Coronidium lanuginosum is a species of flowering plant in the family Asteraceae and is endemic to Queensland, Australia. It is a perennial herb with elliptic or egg-shaped leaves, heads of white and yellow flowers and cypselas with thread-like pappus bristles.

==Description==
Coronidium lanuginosum is a perennial herb that typically grows to a height of up to 1.5 m and has branches covered with woolly or glandular hairs. The leaves are elliptic to egg-shaped with the narrower end towards the base, up to 100 mm long and sessile or narrowly wedge-shaped at the base. The upper surface of the leaves is glabrous or with glandular hairs, and the lower surface is glabrous to densely covered with glandular or woolly hairs. The heads are hemispherical, 30 mm in diameter and arranged singly with white involucral bracts, the lower bracts loosely arranged and grading into linear. The cypselas are brown, about 1.3 mm long and the pappus has thread-like bristles joined at the base.

==Taxonomy==
This species was first formally described in 1838 by Augustin Pyramus de Candolle who gave it the name Helichrysum lanuginosum in his Prodromus Systematis Naturalis Regni Vegetabilis, from an unpublished description by Allan Cunningham of specimens he collected on the shores of Rodds Bay in 1819. In 2008, Paul Graham Wilson transferred the species to Coronidium as C. lanuginosum. The specific epithet (lanuginosum) means 'abounding in wool'.

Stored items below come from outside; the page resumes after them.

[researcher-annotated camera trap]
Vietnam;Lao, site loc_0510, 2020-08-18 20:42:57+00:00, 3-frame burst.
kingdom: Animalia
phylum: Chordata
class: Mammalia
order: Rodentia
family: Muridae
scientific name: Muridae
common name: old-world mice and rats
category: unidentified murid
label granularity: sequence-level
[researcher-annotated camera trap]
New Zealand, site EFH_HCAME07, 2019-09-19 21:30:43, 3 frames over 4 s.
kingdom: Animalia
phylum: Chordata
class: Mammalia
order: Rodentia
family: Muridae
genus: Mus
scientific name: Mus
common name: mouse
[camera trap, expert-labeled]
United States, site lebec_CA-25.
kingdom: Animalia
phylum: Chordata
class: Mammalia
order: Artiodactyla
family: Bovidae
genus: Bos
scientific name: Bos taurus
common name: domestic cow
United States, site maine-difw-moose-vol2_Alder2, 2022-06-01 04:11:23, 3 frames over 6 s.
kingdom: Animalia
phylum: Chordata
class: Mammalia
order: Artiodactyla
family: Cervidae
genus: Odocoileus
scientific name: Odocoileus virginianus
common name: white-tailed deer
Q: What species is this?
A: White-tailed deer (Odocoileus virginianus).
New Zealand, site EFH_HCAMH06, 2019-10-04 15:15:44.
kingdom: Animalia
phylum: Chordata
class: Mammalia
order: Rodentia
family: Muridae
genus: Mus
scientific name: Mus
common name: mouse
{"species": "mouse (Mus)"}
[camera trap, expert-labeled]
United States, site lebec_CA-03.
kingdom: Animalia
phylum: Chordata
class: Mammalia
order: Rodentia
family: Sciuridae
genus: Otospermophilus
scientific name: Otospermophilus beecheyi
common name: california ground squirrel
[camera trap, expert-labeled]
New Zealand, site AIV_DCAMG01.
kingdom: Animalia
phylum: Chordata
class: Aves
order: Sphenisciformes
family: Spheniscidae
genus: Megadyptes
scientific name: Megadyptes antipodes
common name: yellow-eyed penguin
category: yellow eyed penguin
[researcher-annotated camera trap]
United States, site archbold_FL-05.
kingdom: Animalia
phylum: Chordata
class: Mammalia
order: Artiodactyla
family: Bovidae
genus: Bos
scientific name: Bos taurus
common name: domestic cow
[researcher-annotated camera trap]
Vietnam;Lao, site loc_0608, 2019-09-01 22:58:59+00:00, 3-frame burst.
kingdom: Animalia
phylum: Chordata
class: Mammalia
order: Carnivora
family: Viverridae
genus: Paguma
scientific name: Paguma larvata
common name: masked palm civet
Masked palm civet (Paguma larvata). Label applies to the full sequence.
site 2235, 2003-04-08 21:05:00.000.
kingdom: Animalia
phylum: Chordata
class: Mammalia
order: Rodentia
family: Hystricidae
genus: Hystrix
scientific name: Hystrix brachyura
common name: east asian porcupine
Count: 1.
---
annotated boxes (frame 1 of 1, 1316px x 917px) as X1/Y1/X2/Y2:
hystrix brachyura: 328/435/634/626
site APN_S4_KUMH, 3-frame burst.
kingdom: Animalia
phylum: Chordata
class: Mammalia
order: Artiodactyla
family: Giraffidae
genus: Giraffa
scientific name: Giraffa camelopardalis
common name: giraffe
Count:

==Distribution and habitat==
This species of Coronidium usually grows in rocky places, sometimes on exposed rocky coasts, in northern and eastern Queensland.

== Conservation status ==
Coronidium lanuginosum is listed as "least concern" under the Queensland Nature Conservation Act 1992. It is not listed under the Australian Government Environment Protection and Biodiversity Conservation Act 1999.